Biasanya, penambangan di pertambangan batu bara dilakukan dengan menggali dan masuk-masuk terowongan, misalnya di Cina atau di daerah-daerah Indonesia lainnya. Tapi hal tersebut tidak berlaku bagi pertambangan batu bara di Sangata. Batu bara muncul ke permukaan bumi dan bahkan membentuk bukit-bukit batu bara yang tinggal dipoles sedikit lalu tinggal mengeruk batu baranya. Barangkali dengan menggunakan “aji mumpung” seperti orang Jawa kalau lagi punya kesempatan mereka akan menggunakan dan menghabiskan semuanya tidak tahu apakah besok butuh atau tidak. Pun demikian dengan Sangata, lama kerja 8 jam dengan dibagi menjadi 3 shift semakin memperjelas asumsi saya akan eksploitasi yang dikumandangkan di bumi Sangata. 3 dikalikan 8 jadi 24 jam, genap sehari semalam eksploitasi tambang itu tidak berhenti, sungguh pemandangan yang lagi-lagi paradoks. Yang lebih parah lagi, jam kerja ada yang 12 jam dan hanya menggunakan 2 shift.

Sangatta termasuk daerah “remote area”, yaitu salah satu daerah marginal yang secara social capital kurang punya akses dan andil besar, tapi hal itu tidak menyurutkan minat dan libido warga Sangata untuk mengkapitalisasi Sangata. Ekspansi besar-besaran secara ekonomi yang dibubuhi dengan budaya instan dan siap saji semakin menjadikan SDM kurang paham akan makna edukasi, teori “Human Capital” belum benar-benar berlaku di sini. Kondisi ini apabila tidak segera diantisipasi memungkinkan Sangatta akan menjadi “Kota Hantu” dalam waktu dekat, mengingat hampir nafas dan jantung kehidupan Sangatta berasal dari sana.

Saya tetap saja buta akan kondisi Sangatta. beberapa hari kemudian, ada secercah harapan akan pertanyaan itu ketika saya bertemu dengan seorang penulis di Kota Sangata ini. Dia Ia sedikit banyak memberikan gambaran tentang Sangatta. Dialah yang kemudian hari banyak memberi dinamika dalam hidup saya. “Saya seorang penulis, sejak SMP, SMA, hingga kuliah saya aktif pada jurnalistik mulai dari medding, buletin, dan majalah kampus. Pelatihan skala nasional pun pernah saya ikuti. Alhamdulillah, tulisan saya pernah dimuat di beberapa majalah ibukota, karena itu saya memahami kegelisahan anda. Sebagaimana saya dan teman-teman yang begitu menaruh harapan akan nuansa dan suasana Islami di Sangata. Tapi sekali lagi saya katakan “jangan terlalu berharap banyak dari lingkungan sekelilingmu”, karena jika hal itu yang ada dalam harapan dan benak anda, maka yang akan didapat lebih banyak kekecewaan dan kehampaan”.

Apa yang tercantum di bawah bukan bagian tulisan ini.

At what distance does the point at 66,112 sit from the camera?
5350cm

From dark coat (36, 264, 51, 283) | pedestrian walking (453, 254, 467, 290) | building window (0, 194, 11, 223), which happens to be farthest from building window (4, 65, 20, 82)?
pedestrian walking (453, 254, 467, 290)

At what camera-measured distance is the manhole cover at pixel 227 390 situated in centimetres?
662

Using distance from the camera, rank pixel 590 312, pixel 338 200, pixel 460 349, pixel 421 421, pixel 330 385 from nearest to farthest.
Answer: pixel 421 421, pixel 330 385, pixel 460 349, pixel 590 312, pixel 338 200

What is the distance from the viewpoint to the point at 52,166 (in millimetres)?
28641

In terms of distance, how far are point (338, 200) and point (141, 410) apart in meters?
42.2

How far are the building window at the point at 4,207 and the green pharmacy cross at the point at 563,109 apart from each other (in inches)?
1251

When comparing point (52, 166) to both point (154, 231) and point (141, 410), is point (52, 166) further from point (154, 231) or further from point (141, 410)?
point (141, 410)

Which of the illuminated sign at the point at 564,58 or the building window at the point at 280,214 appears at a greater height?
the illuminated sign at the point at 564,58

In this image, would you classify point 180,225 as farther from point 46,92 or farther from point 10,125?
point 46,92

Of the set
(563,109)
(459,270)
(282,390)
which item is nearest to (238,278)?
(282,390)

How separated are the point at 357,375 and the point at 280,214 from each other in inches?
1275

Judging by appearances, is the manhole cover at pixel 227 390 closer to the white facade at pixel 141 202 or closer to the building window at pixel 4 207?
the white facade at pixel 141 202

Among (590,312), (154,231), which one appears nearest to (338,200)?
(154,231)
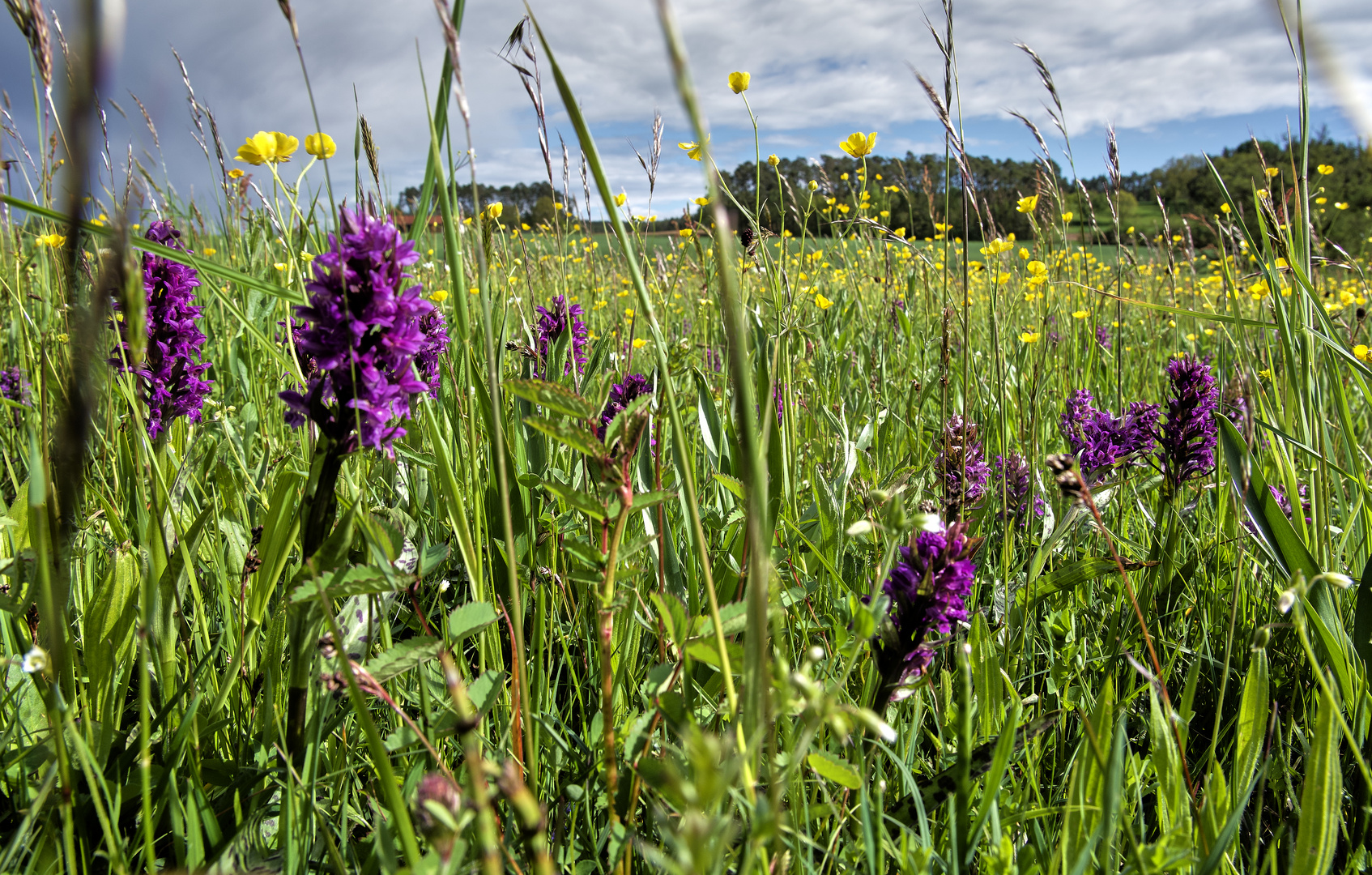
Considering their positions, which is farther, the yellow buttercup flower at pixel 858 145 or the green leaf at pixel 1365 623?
the yellow buttercup flower at pixel 858 145

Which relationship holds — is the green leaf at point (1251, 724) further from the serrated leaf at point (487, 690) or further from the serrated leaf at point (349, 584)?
the serrated leaf at point (349, 584)

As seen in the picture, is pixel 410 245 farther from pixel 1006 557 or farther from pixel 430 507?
pixel 1006 557

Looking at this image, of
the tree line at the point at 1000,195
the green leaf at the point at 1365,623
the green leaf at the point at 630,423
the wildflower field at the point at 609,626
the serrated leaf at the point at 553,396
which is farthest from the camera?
the tree line at the point at 1000,195

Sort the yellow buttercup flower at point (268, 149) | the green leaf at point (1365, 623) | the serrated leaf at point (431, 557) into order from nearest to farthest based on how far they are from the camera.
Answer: the serrated leaf at point (431, 557) → the green leaf at point (1365, 623) → the yellow buttercup flower at point (268, 149)

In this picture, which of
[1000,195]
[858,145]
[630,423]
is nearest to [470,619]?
[630,423]

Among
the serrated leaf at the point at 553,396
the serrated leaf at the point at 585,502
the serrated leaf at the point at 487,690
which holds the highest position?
the serrated leaf at the point at 553,396

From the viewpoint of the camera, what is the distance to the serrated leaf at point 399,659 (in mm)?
855

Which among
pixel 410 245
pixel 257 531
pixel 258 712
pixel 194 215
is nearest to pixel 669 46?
pixel 410 245

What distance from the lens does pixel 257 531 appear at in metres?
1.55

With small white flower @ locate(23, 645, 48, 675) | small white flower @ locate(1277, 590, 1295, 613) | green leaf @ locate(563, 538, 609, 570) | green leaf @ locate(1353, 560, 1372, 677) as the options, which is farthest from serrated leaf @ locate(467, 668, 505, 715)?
green leaf @ locate(1353, 560, 1372, 677)

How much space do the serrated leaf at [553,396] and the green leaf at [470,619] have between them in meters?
0.26

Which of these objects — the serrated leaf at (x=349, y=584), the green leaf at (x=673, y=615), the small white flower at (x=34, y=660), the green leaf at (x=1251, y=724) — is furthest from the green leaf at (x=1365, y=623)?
the small white flower at (x=34, y=660)

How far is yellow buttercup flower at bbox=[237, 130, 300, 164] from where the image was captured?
1498 mm

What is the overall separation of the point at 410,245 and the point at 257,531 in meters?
0.89
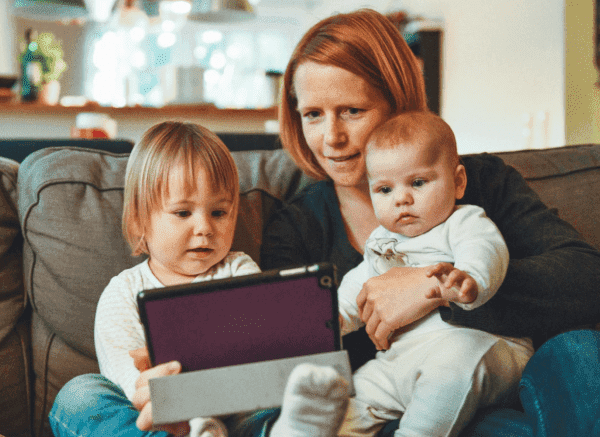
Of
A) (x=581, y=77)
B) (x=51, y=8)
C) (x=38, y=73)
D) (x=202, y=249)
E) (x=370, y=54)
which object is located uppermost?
(x=51, y=8)

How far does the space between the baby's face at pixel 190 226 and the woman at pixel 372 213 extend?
197mm

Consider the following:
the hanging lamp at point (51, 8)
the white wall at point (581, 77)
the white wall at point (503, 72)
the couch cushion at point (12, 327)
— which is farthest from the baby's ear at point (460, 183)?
the hanging lamp at point (51, 8)

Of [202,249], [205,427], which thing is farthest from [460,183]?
[205,427]

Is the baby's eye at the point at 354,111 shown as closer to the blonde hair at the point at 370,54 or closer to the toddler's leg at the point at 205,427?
the blonde hair at the point at 370,54

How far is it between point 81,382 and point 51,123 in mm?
4296

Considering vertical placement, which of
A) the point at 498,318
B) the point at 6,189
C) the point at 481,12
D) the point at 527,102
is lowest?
the point at 498,318

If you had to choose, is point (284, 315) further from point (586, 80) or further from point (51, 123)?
point (51, 123)

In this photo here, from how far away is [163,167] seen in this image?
1.11 metres

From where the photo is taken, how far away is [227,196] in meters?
1.14

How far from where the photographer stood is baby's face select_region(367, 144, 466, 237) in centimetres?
103

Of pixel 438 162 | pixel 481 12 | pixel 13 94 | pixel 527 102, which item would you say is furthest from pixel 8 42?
pixel 438 162

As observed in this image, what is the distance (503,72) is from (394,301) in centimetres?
345

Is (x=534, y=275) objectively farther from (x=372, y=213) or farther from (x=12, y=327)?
(x=12, y=327)

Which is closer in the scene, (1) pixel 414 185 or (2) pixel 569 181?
(1) pixel 414 185
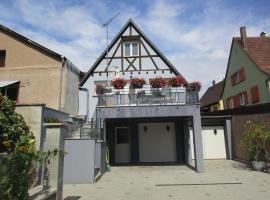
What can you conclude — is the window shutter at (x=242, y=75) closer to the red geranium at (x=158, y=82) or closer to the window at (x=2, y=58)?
the red geranium at (x=158, y=82)

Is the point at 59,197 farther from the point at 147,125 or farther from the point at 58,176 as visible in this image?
the point at 147,125

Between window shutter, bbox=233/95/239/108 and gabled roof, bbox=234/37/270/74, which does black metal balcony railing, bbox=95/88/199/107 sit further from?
window shutter, bbox=233/95/239/108

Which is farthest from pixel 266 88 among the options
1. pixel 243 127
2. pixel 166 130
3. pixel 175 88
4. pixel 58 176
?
pixel 58 176

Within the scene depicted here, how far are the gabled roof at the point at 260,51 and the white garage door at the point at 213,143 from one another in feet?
24.0

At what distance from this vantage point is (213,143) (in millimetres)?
20625

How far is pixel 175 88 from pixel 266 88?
11895 millimetres

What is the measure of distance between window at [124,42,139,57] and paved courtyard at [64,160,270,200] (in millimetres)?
10856

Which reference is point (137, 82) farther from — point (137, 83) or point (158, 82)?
point (158, 82)

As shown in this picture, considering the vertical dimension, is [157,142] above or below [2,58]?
below

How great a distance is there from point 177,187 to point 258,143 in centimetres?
694

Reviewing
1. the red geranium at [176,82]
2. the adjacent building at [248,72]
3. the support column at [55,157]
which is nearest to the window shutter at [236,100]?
the adjacent building at [248,72]

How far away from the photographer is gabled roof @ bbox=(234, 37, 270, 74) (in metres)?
23.9

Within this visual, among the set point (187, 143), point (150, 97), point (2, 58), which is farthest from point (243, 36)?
point (2, 58)

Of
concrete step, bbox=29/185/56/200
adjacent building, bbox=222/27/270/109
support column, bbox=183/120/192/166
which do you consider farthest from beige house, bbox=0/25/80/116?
adjacent building, bbox=222/27/270/109
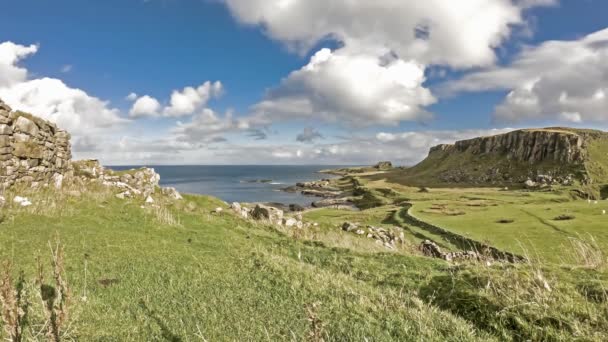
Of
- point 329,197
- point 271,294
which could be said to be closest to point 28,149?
point 271,294

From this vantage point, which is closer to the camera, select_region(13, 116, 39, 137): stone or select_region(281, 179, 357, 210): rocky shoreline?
select_region(13, 116, 39, 137): stone

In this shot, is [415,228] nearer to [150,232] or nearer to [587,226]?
[587,226]

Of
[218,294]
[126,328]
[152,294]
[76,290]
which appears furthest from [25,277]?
[218,294]

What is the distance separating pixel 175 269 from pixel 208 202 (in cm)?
2069

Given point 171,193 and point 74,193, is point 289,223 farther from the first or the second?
point 74,193

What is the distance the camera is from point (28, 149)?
21.8 meters

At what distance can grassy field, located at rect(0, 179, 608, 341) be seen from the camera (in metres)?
6.93

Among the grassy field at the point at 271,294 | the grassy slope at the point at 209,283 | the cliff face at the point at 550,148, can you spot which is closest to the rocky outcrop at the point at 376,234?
the grassy slope at the point at 209,283

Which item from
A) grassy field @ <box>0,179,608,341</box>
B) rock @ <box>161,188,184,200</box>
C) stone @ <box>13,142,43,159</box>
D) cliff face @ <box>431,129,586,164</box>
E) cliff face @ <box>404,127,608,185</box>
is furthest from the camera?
cliff face @ <box>431,129,586,164</box>

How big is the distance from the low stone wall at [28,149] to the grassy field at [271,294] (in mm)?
5936

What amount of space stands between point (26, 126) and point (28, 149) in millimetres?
1482

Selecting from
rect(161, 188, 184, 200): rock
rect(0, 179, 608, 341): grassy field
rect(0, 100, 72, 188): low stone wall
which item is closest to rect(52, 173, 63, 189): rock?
rect(0, 100, 72, 188): low stone wall

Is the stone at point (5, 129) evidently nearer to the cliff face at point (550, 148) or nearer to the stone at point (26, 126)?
the stone at point (26, 126)

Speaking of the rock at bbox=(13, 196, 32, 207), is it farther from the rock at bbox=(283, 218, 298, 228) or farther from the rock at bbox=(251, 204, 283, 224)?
the rock at bbox=(283, 218, 298, 228)
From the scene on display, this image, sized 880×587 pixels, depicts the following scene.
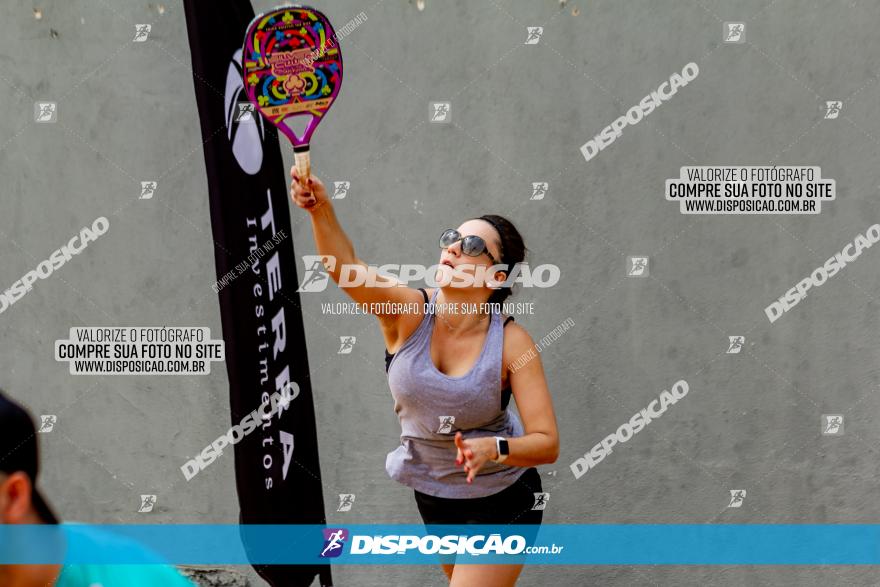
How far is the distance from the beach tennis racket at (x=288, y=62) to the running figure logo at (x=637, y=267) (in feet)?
6.50

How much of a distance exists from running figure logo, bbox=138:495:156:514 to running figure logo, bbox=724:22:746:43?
12.8 feet

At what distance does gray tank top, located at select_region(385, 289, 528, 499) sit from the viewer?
4.22 m

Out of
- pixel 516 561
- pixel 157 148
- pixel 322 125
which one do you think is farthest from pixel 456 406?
pixel 157 148

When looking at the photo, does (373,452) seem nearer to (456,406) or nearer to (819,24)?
(456,406)

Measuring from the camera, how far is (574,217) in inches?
225

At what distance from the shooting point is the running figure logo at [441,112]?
18.7 ft

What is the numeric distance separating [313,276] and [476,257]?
5.56 feet

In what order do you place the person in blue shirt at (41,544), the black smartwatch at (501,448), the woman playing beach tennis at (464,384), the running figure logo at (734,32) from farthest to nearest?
1. the running figure logo at (734,32)
2. the woman playing beach tennis at (464,384)
3. the black smartwatch at (501,448)
4. the person in blue shirt at (41,544)

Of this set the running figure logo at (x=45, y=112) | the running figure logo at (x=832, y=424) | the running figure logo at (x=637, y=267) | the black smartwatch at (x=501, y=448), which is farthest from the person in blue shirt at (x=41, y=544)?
the running figure logo at (x=832, y=424)

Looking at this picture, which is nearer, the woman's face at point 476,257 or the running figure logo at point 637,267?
the woman's face at point 476,257

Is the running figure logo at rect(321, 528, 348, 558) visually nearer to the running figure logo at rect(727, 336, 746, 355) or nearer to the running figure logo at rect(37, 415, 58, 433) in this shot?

Bukan, bukan karena dia seorang penulis lantas saya mempercayai ucapannya, tapi memang saya butuh banyak data untuk mengungkap setiap jengkal mimpi-mimpi yang sedang saya rajut.

“Mulailah dari diri sendiri dulu, amati dan pahami kondisi sekitarmu dan coba petrlahan-lahan beradaptasi dengan lingkungan sekitarmu. Pada satu sisi juga jangan kamu abaikan yang menjadi prinsip diri. Kamu berpendidikan yang lumayan tinggi dan juga seorang penulis, karena itu saya yakin kamu akan mudah beradaptasi dengan lingkungan barumu”. Dia melanjutkan ceritanya.

Saya semakin menyadari satu hal. Ada tugas penting yang harus dikerjakan dan semua orang diminta untuk mengerjakannya. Semua orang yakin bahwa seseorang akan melakukan pekerjaan ini karena memang pekerjaan ini sepele dan mudah. Tentu siapa saja bisa melakukannya, namun tak seorangpun melakukannya. Seseorang menjadi marah tentang hal itu, sebab ini adalah tugas semua orang. Semua orang menganggap bahwa siapa saja bisa melakukannya, namun tak seorangpun menyadari bahwa semua orang tidak akan melakukannya. Akhirnya semua orang menyalahkan seseorang ketika tak seorangpun melakukan apa yang bisa dilakukan oleh siapa saja. Lagi-lagi saya melanjutkan mimpi indah di Sangatta sembari mendengar alunan lagunya Snada;

“Every body said that, any body could do the important thing some body should do. Any body knows that, any body could do. All the good thing\’s that no body did”

Nampaknya, mimpiku ini butuh seorang penafsir mimpi seperti tafsir mimpinya Nabi Yusuf ketika di penjara. Yusuf bisa memahami dan mengartikulasikan setiap mimpi sesorang menjadi sebuah kenyataan, saya butuh tafsir mimpi seperti yang ada dalam kitab “Ta’birur Ru’ya”. Sehingga, tiap-tiap jengkal mimpiku ini menjadi kenyataan.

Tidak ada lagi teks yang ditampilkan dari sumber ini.